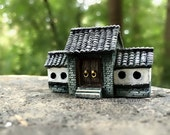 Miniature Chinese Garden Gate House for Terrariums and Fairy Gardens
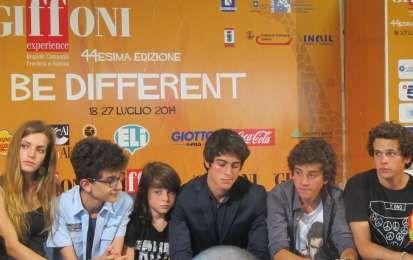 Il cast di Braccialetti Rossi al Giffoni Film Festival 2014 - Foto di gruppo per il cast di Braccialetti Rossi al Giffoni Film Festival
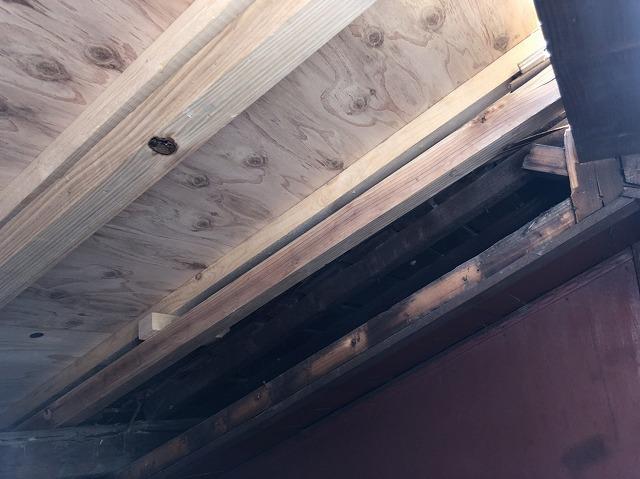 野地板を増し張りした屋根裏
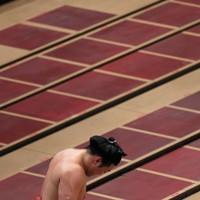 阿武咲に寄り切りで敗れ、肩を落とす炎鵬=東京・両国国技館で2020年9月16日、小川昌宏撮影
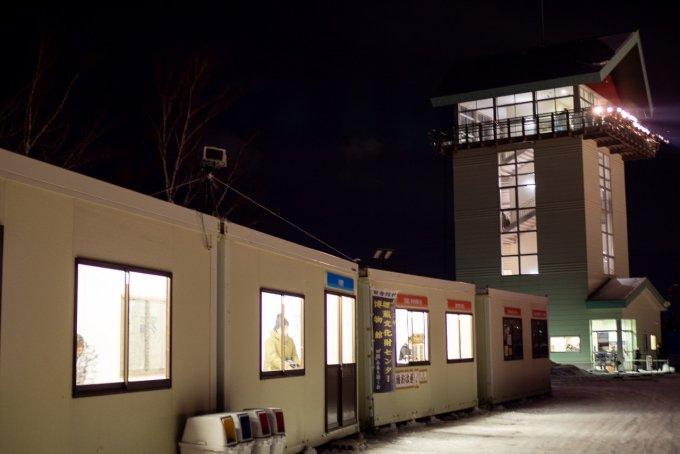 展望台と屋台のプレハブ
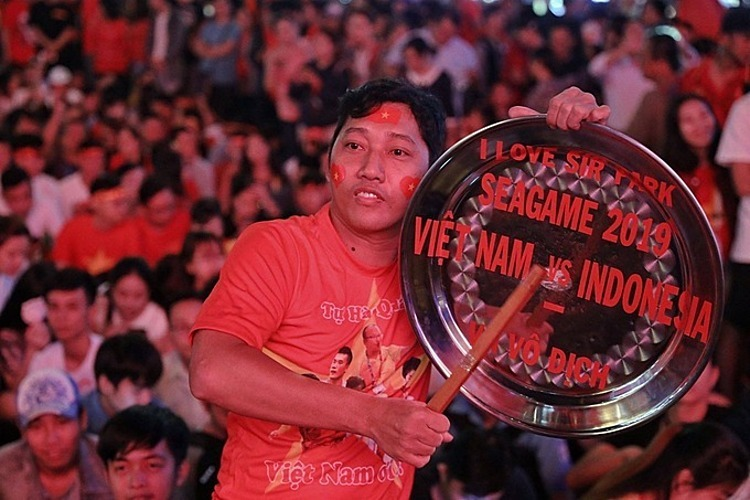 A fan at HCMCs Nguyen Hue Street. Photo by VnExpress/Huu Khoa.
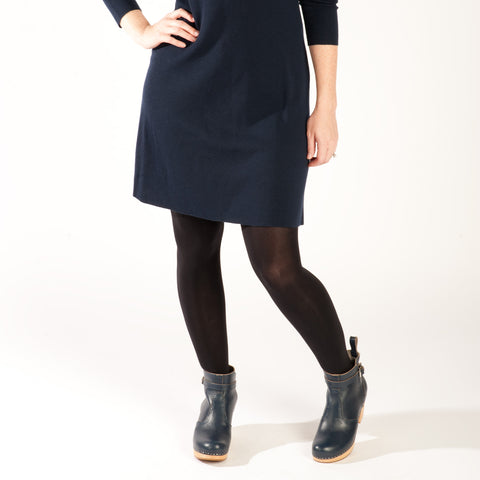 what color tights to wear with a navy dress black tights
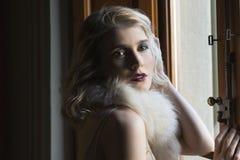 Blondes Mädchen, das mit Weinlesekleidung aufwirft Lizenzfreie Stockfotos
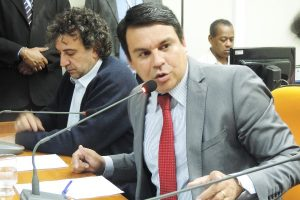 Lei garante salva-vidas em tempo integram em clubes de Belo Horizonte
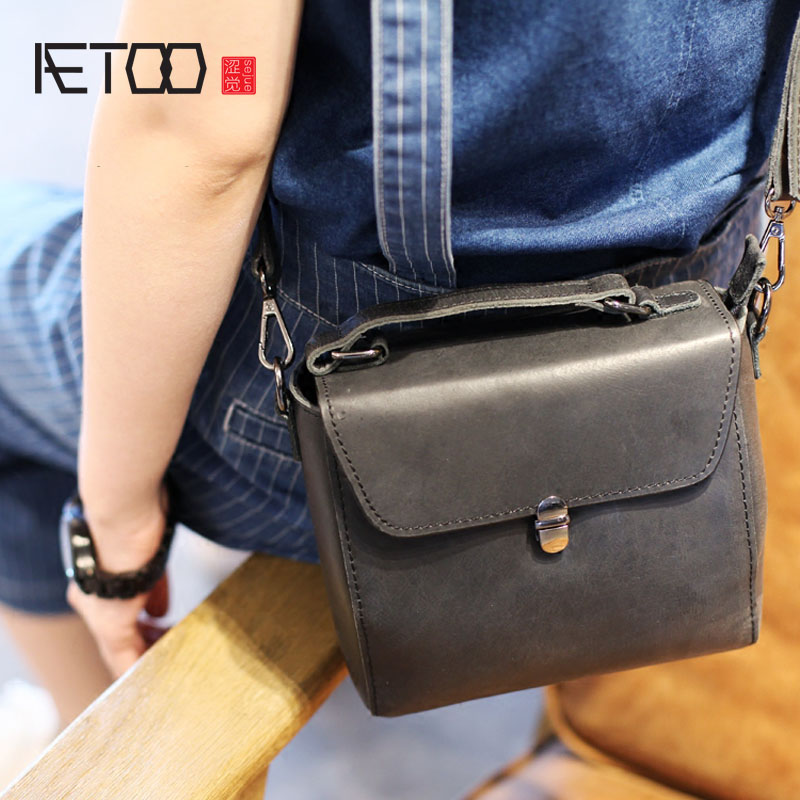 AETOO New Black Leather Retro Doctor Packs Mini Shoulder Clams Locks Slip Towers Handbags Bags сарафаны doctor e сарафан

#### Problem requirements
With all pictures excluded, output exactly the lines from the one containing "展望台と屋台のプレハブ" through the final line of the entries, inclusive.

#### Reply to the exercise
 展望台と屋台のプレハブ
 A fan at HCMCs Nguyen Hue Street. Photo by VnExpress/Huu Khoa.
 what color tights to wear with a navy dress black tights
 Blondes Mädchen, das mit Weinlesekleidung aufwirft Lizenzfreie Stockfotos
 Lei garante salva-vidas em tempo integram em clubes de Belo Horizonte
 AETOO New Black Leather Retro Doctor Packs Mini Shoulder Clams Locks Slip Towers Handbags Bags сарафаны doctor e сарафан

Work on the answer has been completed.